Berkeley Public Health releases statement on Cal football COVID situation
The city's health department classifies the football program as "an environment of ongoing failure to abide by public health measures."
Write For California received a statement from Berkeley Public Health regarding the COVID situation involving the Cal football team. The City of Berkeley is responsible for all health policy that impacts UC Berkeley, and by extension, Cal Athletics.
The Berkeley Health Department cited "an environment of ongoing failure to abide by public health measures." Examples included individuals in the Cal program not getting tested when sick, not staying home when sick, and not wearing masks indoors.
44 players and staffers are now confirmed to have tested positive for COVID, placing the Cal football program in “major outbreak” protocol. Major outbreak protocol is triggered when a workplace hits 20+ positives. Cal will be subject to regular testing until the entire team is under two positives for a 14-day period.
Cal had to reschedule their game against USC to December 4, the final week of the college football regular season, due to a near entire position group having to quarantine.
Here is the full statement, unedited.

● ● ● ●

**Task requirements**
#1 Answer these questions about the article on the Cal football COVID outbreak:
(a) How many positives at a workplace trigger major outbreak protocol?
(b) To what date was the game against USC moved?
(c) Which body is responsible for all health policy that impacts UC Berkeley?
#2 Proceed with the article on the Cal football COVID outbreak, picking up right after its last sentence.
The listing that follows is separate material with no connection to the article.

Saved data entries

● ● ● ●

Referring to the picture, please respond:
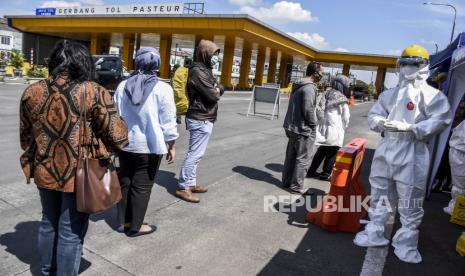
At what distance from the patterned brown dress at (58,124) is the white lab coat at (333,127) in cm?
425

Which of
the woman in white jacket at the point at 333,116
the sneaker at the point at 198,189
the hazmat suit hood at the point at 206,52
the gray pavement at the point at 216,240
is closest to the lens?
the gray pavement at the point at 216,240

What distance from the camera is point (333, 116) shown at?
19.9ft

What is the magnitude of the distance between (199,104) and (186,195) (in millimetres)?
1110

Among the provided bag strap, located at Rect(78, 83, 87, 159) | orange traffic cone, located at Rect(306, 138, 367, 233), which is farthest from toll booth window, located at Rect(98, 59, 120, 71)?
bag strap, located at Rect(78, 83, 87, 159)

● ● ● ●

**Responses per task**
#1
(a) 20 or more positives.
(b) December 4.
(c) The City of Berkeley.

#2
Berkeley Public Health continues to work closely with University Health Services to help contain and respond to a major COVID-19 outbreak involving the coaches, students, and staff in the Cal Football program. All of these 44 lab-confirmed cases involve people infected with highly contagious COVID-19, which spreads easily unless public health safeguards are used. Cases emerged in an environment of ongoing failure to abide by public health measures. People in the program did not:
Get tested when sick
Stay home when sick
Wear masks indoors
These simple measures keep people safe. Failing to do so results not only in individual infections, sickness, and worse, but also threatens the safety of all around them – especially those with compromised immune systems.
“Isolation” is the epidemiological term used for actions once someone tests positive for a disease such as COVID-19. California Department of Public Health, City of Berkeley, PAC-12, and UC Berkeley requirements state that those who test positive for COVID-19 must Isolate until:
At least 10 days have passed since symptom onset; AND
At least 24 hours have passed since resolution of fever without the use of fever-reducing medications; AND
Other symptoms have improved
The state public health threshold for an outbreak is 3 cases in a 14-day period. Cal-OSHA’s workplace safety rules define any workplace environment with 20 cases as a “major outbreak.”
Consistent with state recommendations applied to all settings experiencing outbreaks, the City of Berkeley has recommended that Cal test all exposed individuals at the cadence indicated in Cal-OSHA COVID-19 Prevention Emergency Temporary Standards, which includes guidance for “major outbreaks.”
CDPH and Cal-OSHA guidance for testing in response to a major outbreak is a minimum of twice a week until there are fewer than three COVID-19 cases detected in the exposed group for a 14-day-period. At that point, the state guidance is for weekly testing until there are 14 days with no cases.
We strongly support the actions of University Health Services and the UC Berkeley administration to protect its students, staff, faculty, and the surrounding community.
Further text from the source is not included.